A Brisbane jury acquitted the 29-year-old of murder after a five-day trial and six hours of deliberation.
Bell, who has spent nearly three years and two months on remand in custody since his arrest, walked freely out the doors of Brisbane’s Supreme Court on Friday afternoon.
Co-accused Brian Earl Johnston pleaded guilty in March to murdering Ms Wilkinson by stabbing and burning her to death in her Arundel backyard on April 20, 2021.
Johnston was sentenced to the mandatory life imprisonment, which he is now serving out at Wolston Correctional Centre.
Throughout Bell’s trial this week, the court heard how he drove Johnston to Ms Wilkinson’s home at 3.37am, just hours before her death.
Bell had stopped at a petrol station along the way and filled a 20L jerry can of fuel – which was later used by Johnston to douse and burn Ms Wilkinson to death, the jury was told.
It was alleged by the Crown that Bell had known that Johnston, his former boss and colleague, had intended to kill Ms Wilkinson at the time.
Bell had given varying accounts of events to police in the months following Ms Wilkinson’s death, including claims in one interview that he had known Johnston intended to kill his wife.
“I knew his intentions but I just genuinely did not think Brian would have done what he had done,” Bell told police in his third interview, on the day of his arrest.
But after pleading not guilty to the murder on Monday, Bell told the jury that these had been lies designed to improve his standing with police.
“If I had sort of helped the detectives convict Brian, I wouldn’t be in trouble, they wouldn’t need me,” Bell explained his thinking to the court.
“I was confused and scared … I didn’t know I was confessing for a murder.”
He claimed his decision to lie was affected by his use of marijuana that morning, which Crown prosecutor David Nardone dismissed as an “excuse” during his closing statements.
Mr Nardone claimed Bell was a “self-interested manipulator of information” who told a “fanciful story” in the witness box on Wednesday.
But defence barrister Ed Whitton told the jury his client was “not a cold-blooded killer indifferent to a woman’s life”.
“He’s a scared stoned kid who finds himself in an unimaginable position and makes some very very stupid decisions about lying to the police,” Mr Whitton said.
The jury was told throughout the trial that to convict Bell of murder, they would need to be convinced that Bell had knowledge or expectation that Johnston was going to kill his wife when he bought the fuel and dropped him at her home.
Justice Michael Copley said during his summing up on Thursday that the alternate charge of manslaughter was available to the jury if they were convinced Bell had believed Johnston was going to assault his wife by burning or setting fire to her.
After the jury delivered their “not guilty” verdict to both murder and manslaughter at 2.45pm on Friday afternoon, Bell walked freely from the dock to join his defence team at the bar table.
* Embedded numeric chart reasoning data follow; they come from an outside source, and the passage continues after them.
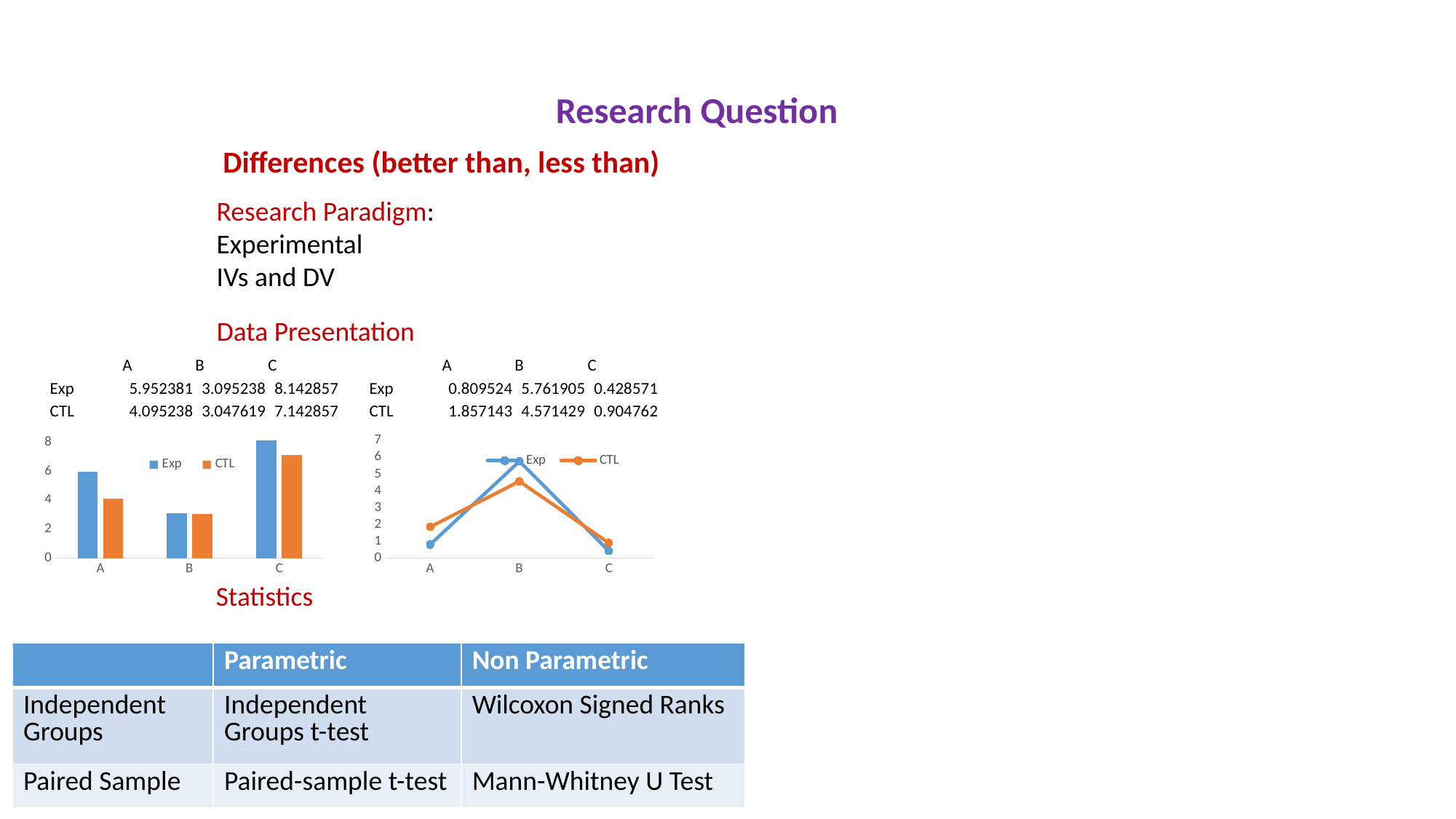
In the bar chart on the left, what colour are the CTL bars? orange In the bar chart on the left, what is the Exp value for category C? 8.142857 What kind of chart is the chart on the right of the slide? line chart In the line chart on the right, what is the difference between the Exp and CTL values for category B? 1.190476 In the line chart on the right, which category has the lowest Exp value? C In the bar chart on the left, is the CTL value for category C greater or less than 6? greater In the bar chart on the left, for category A, which is larger: Exp or CTL? Exp What kind of chart is the chart on the left of the slide? bar chart In the line chart on the right, how many categories are shown on the x axis? 3 In the line chart on the right, what is the CTL value for category B? 4.571429 In the bar chart on the left, which category has the highest Exp value? C In the bar chart on the left, how many series does the legend list? 2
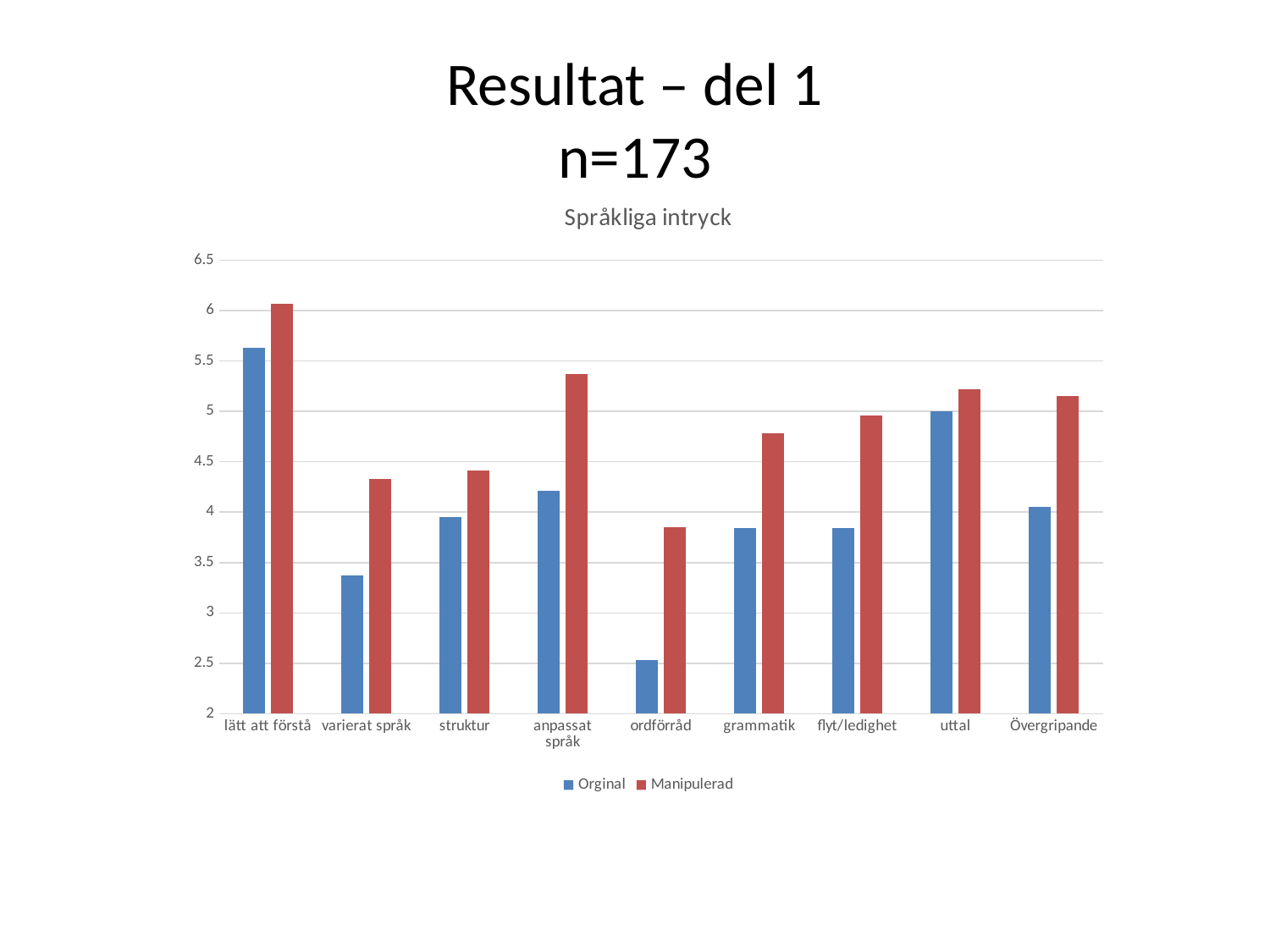
Is the Orginal value for ordförråd greater or less than 3? less Which series is shown in red? Manipulerad What is the title of the chart? Språkliga intryck Is the Orginal value for varierat språk greater or less than 3.5? less Which category has the lowest Orginal value? ordförråd What kind of chart is shown on the slide? bar chart How many categories are shown on the x axis? 9 How many series does the legend list? 2 Which category has the lowest Manipulerad value? ordförråd For grammatik, which series has the larger value, Orginal or Manipulerad? Manipulerad Which category has the highest Manipulerad value? lätt att förstå Is the Manipulerad value for lätt att förstå greater or less than 6? greater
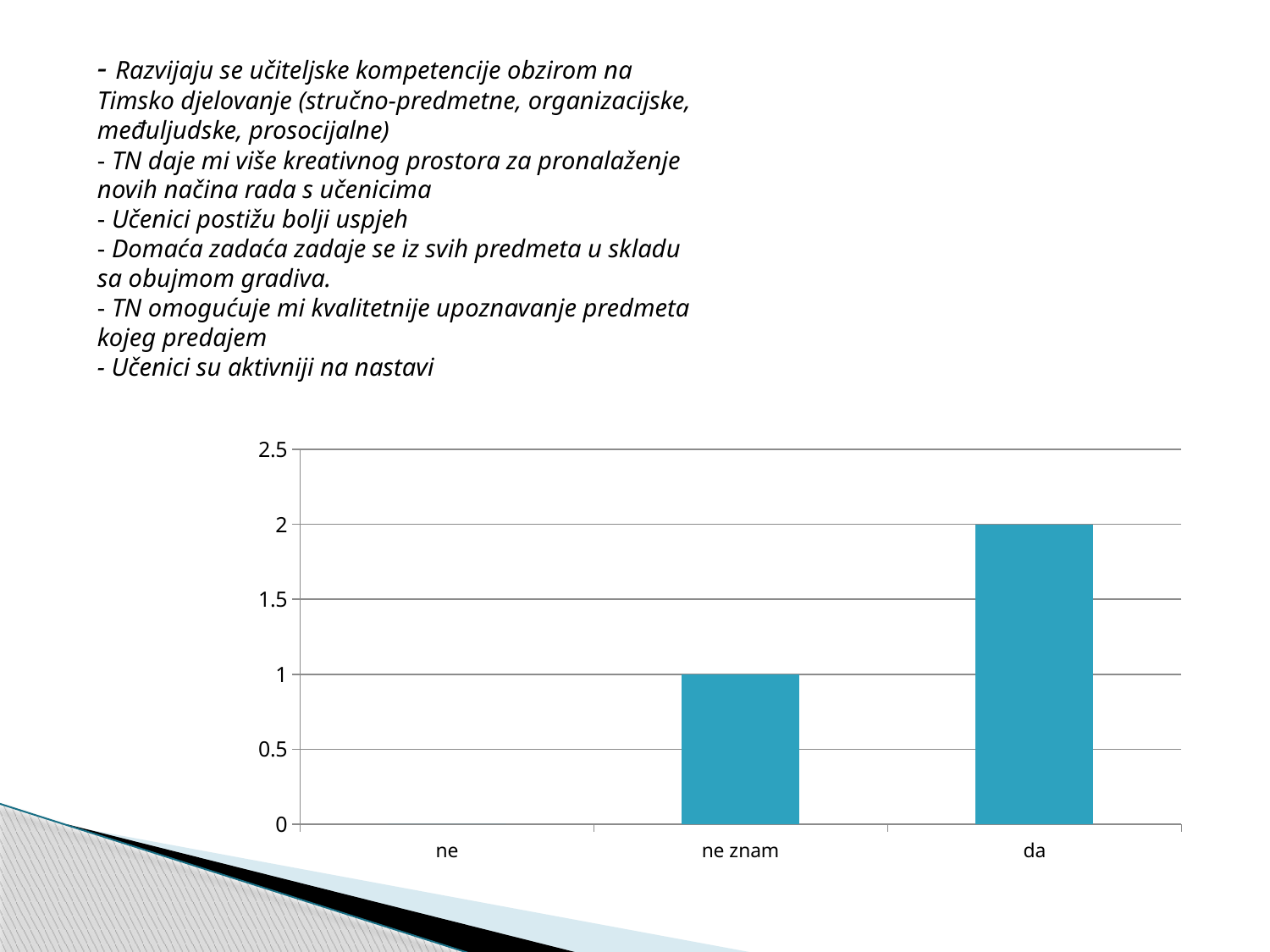
Which category has the lowest value in the chart? ne What is the highest value labelled on the vertical axis of the chart? 2.5 How many categories are shown on the x axis of the chart? 3 What kind of chart is shown on the slide? bar chart What is the difference between the values for "da" and "ne znam"? 1 What is the value for "ne znam" in the chart? 1 Which is larger, the value for "da" or the value for "ne znam"? da What is the value for "da" in the chart? 2 Which category has the highest value in the chart? da What is the value for "ne" in the chart? 0 Do the values rise or fall moving from left to right along the x axis? rise Is the value for "da" greater or less than 1.5? greater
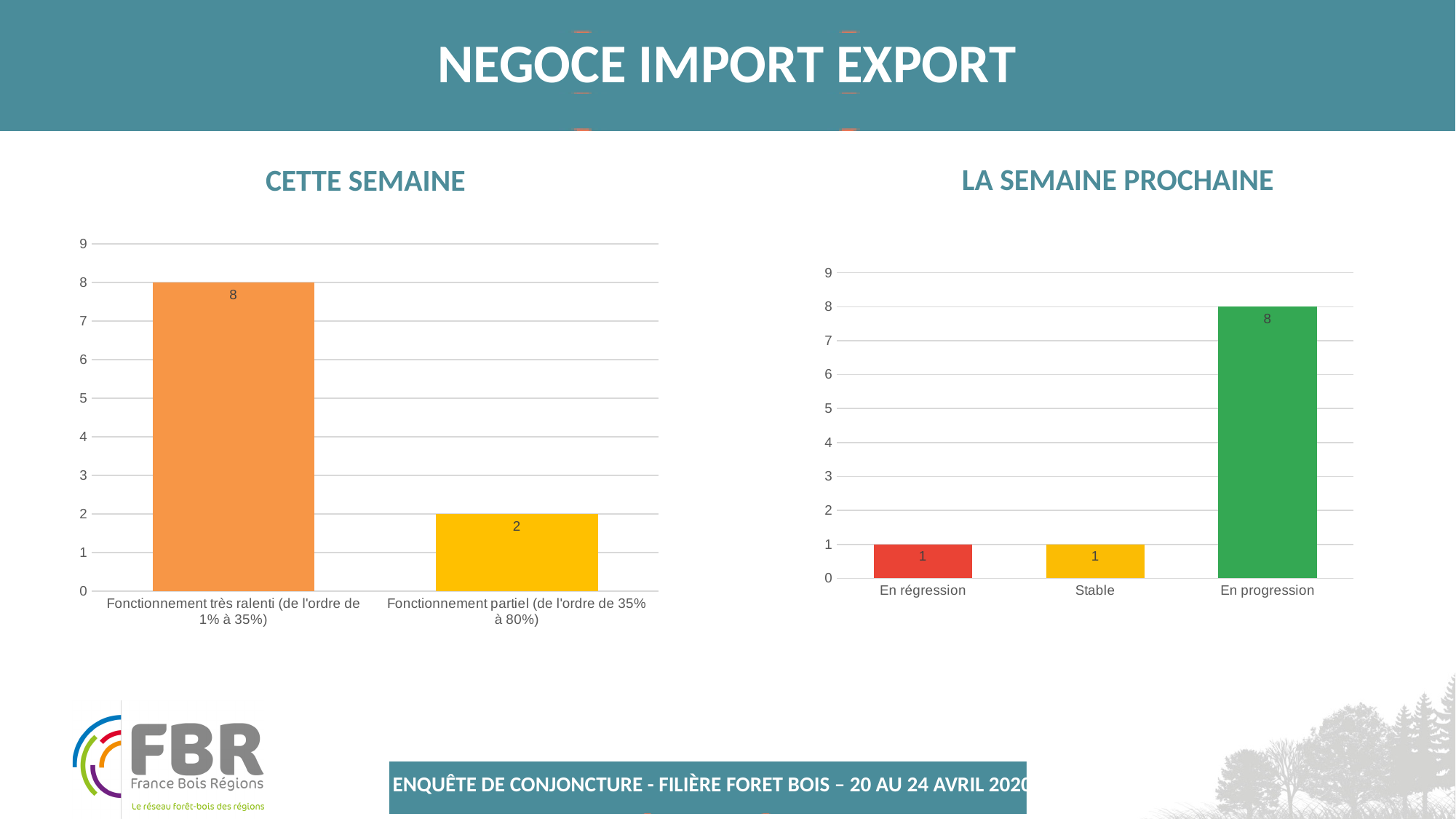
In the 'LA SEMAINE PROCHAINE' chart, what colour is the 'En progression' bar? Green In the 'LA SEMAINE PROCHAINE' chart, how many categories are shown? 3 In the 'LA SEMAINE PROCHAINE' chart, what is the value for 'En progression'? 8 In the 'CETTE SEMAINE' chart, how many categories are shown? 2 In the 'LA SEMAINE PROCHAINE' chart, what is the difference between 'En progression' and 'En régression'? 7 What kind of chart is the 'LA SEMAINE PROCHAINE' chart? Bar chart In the 'LA SEMAINE PROCHAINE' chart, what is the value for 'Stable'? 1 In the 'CETTE SEMAINE' chart, what is the difference between the two bars? 6 In the 'CETTE SEMAINE' chart, what is the value for 'Fonctionnement partiel (de l'ordre de 35% à 80%)'? 2 In the 'LA SEMAINE PROCHAINE' chart, which category has the highest value? En progression In the 'CETTE SEMAINE' chart, what is the value for 'Fonctionnement très ralenti (de l'ordre de 1% à 35%)'? 8 In the 'CETTE SEMAINE' chart, which category has the highest value? Fonctionnement très ralenti (de l'ordre de 1% à 35%)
He gave no comment to the media as he walked free from the building and out into the city.
Ms Wilkinson’s friends and family, who had attended court throughout the week to watch the trial, spoke briefly with the media outside court.
Sister Danielle Carroll said they were “lost for words”.
“Bradley Bell has proven to be a free man – a man who has lied repetitively to police,” she said.
Since her sister’s death, Ms Carroll founded The Kelly Wilkinson Foundation, which supports families affected by domestic violence homicide.